I recently chatted with one of Medium's curators/nominators regarding their boost program. This was a conversation about one of the pieces I reposted on Medium. I shared the article and let the nominator judge whether it deserved a boost - reaching out to nominators seems to be a common practice on the platform.

The answer was plain and harsh: "This wouldn't get boosted." And it turned out that the reason was not the topic or even style, but the grammar. Of course, not the basic grammar, but the perfect grammar of subtle things, like a perfect flow of sentences with a few commas or dots here and there to shorten the sentences.

When I read this, I scratched my head and thought, "It's a little too much for what it (boost) does - who even cares?"

Generally, it was all about the things that non-native English speakers like me - I'm Polish, are rather unable to notice. As the nominator wrote when he learned the fact about me: "I only speak one language. I couldn't imagine trying to get boosted if this was my second language."

I wasn't mad, but rather fascinated, after all, it's just one article, perhaps unfortunate, and I respect the nominator - he's good at both writing and editing. And he was honest with me. But it's the platform that's setting strange standards as the writing pie gets smaller and smaller - writing is dying for video content.

Strange and unnecessary, because English is a global language, used mainly by foreigners, who outnumber native speakers by more than 3 to 1. Foreigners care primarily about two things - understanding the language and expressing themselves in the language. They don't care about perfection, but about communication.

Besides, perfection in English is rare also among native speakers. Therefore, in reality, hardly anyone cares about a perfect flow of sentences - as long as the article is free from basic grammatical issues and delivers the point, it's fine. Whether something is perfect or not is rarely even noticed.

But the problem with these large writing platforms doesn't end with language. No, it escalates much further.
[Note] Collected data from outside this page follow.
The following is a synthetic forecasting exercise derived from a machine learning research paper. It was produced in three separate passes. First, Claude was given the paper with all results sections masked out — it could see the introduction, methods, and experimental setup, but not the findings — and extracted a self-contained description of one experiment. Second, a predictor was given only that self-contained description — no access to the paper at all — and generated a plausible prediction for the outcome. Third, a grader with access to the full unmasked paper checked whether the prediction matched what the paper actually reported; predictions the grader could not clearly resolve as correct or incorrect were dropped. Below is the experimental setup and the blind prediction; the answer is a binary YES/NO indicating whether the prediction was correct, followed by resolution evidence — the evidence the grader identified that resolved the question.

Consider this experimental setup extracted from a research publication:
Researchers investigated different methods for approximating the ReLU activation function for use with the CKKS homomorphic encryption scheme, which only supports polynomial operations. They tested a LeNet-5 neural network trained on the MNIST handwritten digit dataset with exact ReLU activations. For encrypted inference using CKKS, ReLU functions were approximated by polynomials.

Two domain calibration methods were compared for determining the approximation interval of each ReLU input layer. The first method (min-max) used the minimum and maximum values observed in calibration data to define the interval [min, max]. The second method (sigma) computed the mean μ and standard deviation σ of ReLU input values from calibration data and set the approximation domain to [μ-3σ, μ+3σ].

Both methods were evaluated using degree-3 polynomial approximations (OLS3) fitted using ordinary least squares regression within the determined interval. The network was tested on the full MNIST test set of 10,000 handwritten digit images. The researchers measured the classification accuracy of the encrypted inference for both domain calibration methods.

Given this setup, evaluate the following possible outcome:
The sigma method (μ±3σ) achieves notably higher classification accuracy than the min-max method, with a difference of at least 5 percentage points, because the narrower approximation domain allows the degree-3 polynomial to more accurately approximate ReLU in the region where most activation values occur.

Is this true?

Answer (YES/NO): YES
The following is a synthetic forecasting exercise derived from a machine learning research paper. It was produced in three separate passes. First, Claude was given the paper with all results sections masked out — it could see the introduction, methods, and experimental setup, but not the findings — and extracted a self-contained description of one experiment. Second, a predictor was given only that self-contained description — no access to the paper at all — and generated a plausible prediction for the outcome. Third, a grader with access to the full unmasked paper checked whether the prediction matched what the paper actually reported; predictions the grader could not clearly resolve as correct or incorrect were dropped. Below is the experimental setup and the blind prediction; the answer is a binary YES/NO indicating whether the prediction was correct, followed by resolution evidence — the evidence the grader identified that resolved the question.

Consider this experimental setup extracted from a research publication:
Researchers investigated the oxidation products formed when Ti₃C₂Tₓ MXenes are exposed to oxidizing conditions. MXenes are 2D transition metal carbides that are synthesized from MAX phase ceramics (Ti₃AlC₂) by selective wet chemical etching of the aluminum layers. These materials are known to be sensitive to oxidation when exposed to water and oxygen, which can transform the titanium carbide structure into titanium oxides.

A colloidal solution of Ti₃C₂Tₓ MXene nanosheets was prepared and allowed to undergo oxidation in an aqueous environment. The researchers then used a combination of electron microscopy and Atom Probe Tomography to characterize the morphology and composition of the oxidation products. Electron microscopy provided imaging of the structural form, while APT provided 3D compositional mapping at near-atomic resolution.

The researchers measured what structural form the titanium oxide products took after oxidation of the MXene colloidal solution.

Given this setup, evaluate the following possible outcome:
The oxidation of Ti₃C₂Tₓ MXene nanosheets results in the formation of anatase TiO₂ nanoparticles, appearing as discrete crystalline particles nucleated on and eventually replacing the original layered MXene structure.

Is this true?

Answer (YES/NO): NO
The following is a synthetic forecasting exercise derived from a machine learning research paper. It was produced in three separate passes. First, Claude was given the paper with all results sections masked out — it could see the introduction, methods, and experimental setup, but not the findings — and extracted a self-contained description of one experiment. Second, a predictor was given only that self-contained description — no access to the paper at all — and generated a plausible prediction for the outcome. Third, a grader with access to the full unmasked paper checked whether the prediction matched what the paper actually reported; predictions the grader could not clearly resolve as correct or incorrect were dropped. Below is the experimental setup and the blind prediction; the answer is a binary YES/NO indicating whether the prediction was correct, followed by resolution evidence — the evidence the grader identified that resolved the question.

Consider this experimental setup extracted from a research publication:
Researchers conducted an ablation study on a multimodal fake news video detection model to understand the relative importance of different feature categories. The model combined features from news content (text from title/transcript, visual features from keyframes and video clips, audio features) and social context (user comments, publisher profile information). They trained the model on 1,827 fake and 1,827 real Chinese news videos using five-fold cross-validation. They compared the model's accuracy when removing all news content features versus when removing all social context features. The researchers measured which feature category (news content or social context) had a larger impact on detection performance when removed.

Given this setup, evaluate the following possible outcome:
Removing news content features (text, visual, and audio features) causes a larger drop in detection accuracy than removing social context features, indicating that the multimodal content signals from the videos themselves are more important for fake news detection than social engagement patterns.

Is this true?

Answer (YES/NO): YES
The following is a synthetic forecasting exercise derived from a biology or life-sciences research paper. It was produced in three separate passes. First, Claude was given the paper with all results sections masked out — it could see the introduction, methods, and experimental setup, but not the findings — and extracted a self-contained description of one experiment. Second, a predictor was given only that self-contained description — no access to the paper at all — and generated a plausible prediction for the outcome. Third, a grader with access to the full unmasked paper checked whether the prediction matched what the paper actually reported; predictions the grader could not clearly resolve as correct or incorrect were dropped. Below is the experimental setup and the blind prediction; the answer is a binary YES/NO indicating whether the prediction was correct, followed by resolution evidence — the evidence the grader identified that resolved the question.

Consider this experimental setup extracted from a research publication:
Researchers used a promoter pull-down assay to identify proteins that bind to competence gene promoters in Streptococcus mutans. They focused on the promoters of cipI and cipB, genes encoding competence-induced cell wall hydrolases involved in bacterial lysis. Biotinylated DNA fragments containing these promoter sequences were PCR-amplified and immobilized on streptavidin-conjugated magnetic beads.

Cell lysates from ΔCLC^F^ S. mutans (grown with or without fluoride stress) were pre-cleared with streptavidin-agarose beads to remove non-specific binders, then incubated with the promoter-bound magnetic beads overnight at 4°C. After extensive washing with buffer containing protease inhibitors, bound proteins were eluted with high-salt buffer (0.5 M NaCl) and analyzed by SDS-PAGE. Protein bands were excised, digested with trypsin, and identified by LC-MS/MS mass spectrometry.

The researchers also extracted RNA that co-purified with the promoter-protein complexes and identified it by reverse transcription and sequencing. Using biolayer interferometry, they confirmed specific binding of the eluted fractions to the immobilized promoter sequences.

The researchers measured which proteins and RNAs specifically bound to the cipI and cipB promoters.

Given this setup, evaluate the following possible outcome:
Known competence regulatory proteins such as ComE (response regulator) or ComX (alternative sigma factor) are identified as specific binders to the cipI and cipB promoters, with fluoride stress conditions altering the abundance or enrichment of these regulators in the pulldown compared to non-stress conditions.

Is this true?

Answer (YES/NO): NO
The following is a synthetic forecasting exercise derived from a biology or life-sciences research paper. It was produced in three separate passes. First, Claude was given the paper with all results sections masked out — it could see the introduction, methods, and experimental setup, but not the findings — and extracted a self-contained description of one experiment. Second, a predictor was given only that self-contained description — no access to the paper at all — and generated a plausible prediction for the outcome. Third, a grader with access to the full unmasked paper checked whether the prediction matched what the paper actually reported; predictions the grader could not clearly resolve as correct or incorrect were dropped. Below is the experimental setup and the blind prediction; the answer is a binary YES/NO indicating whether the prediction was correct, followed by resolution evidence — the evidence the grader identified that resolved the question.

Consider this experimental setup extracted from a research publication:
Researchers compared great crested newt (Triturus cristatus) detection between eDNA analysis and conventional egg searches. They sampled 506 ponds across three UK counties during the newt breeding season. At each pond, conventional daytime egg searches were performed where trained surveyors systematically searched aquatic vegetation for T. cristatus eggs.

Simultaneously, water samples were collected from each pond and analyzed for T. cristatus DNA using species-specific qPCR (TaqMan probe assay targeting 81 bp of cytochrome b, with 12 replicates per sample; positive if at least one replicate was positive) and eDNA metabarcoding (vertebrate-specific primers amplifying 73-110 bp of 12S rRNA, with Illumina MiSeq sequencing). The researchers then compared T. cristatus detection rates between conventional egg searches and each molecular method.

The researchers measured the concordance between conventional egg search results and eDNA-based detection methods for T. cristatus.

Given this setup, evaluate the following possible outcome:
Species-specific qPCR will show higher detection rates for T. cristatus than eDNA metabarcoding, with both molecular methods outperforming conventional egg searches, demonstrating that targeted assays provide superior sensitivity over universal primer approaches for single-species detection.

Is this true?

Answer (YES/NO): YES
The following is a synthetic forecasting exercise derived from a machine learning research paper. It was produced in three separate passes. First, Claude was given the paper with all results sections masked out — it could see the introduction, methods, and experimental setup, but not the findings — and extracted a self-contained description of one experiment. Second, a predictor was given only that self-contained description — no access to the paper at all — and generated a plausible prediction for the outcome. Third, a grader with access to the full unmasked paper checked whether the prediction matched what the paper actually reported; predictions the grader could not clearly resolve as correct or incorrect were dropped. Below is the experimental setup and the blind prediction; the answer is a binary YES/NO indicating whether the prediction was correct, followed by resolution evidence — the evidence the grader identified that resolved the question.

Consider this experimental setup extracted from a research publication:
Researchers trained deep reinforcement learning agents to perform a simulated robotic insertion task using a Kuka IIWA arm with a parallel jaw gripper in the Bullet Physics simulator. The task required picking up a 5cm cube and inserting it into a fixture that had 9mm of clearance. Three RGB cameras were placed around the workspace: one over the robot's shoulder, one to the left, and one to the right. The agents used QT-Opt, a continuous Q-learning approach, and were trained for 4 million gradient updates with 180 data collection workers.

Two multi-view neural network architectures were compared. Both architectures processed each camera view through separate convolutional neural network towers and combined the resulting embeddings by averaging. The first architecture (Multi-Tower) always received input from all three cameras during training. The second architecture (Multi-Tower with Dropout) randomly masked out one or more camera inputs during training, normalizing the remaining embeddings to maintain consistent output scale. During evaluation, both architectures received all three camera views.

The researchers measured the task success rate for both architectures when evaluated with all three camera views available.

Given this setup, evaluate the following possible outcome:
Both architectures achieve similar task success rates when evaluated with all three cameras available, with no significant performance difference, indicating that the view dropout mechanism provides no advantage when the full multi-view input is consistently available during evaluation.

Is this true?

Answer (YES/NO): NO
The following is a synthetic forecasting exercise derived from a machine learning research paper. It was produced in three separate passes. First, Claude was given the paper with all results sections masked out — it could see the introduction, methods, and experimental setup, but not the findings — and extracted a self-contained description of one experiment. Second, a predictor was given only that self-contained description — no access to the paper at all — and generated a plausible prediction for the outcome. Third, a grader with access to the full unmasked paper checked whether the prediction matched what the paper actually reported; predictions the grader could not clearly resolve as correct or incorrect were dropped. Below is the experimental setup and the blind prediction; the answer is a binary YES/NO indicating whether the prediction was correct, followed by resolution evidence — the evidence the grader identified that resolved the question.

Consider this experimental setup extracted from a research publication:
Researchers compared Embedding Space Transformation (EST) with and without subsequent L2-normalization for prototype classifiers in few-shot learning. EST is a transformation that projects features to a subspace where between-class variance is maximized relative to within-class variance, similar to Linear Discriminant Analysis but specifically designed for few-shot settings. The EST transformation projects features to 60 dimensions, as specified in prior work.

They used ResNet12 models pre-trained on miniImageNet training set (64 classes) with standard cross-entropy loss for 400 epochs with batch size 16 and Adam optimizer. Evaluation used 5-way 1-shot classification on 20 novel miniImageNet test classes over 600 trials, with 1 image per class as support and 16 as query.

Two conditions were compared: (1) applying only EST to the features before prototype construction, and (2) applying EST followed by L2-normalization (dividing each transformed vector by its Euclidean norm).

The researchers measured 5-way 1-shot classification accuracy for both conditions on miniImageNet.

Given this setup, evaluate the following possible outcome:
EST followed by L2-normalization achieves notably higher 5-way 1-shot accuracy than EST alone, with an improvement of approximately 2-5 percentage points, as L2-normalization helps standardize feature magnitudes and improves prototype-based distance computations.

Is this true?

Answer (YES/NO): NO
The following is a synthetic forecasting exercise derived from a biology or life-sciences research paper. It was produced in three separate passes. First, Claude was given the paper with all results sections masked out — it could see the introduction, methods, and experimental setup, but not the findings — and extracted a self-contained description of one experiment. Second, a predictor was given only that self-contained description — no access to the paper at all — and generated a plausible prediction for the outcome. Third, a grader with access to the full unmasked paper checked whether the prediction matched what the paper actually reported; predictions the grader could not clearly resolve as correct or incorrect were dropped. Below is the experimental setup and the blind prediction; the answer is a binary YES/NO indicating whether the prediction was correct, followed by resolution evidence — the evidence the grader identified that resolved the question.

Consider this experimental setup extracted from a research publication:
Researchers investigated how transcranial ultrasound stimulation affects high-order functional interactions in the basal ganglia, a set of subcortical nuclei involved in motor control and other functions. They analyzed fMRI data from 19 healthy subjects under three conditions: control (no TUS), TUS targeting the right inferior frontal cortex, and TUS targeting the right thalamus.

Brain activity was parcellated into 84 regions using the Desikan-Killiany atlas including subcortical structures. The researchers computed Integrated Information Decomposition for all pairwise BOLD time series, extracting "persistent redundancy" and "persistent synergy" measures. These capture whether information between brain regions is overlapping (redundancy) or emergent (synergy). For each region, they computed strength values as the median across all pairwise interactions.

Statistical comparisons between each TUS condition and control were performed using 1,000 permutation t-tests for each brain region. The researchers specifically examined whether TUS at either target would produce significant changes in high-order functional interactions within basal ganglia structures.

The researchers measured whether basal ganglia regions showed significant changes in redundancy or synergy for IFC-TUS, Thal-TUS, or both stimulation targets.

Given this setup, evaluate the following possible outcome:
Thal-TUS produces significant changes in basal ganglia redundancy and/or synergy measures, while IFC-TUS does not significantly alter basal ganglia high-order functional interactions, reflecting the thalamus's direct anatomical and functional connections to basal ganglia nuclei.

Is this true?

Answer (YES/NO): NO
There are many more strange and unnecessary rules on such platforms, e.g. optimal sentence length or general formatting.

Some of these rules are good SEO practices, but most of them are simply ways to organize the vast amount of content they receive. And for some reason, they can't develop an algorithm for it. As a result, their writers stress not to put a comma or two in the wrong place because they may lose the chance for wider distribution. No wonder that many writers feel frustrated and quit.

Meanwhile, the best writers that people actually want to read are the ones who break the rules. Like Genius Turner, who often uses multiple one-sentence paragraphs in his articles to build a beautiful narrative. And I always scroll through the lines with fascination until the very end.

The problem is that the results don't change anything. If an article lands too far from their definition of perfection, it won't be widely distributed even if readers see no problems and like reading it. Other platforms, such as YouTube, do the opposite and provide people with the content they want – even if it is low-quality content. Wow, this is class.

Anyway, if I've learned anything important about writing after publishing and editing hundreds of articles, it's this: perfect, ideally structured writing is boring. This is especially important now when we can all be perfect using AI models. But people want to read people, not AI models. And people will never be perfect, which is their beauty.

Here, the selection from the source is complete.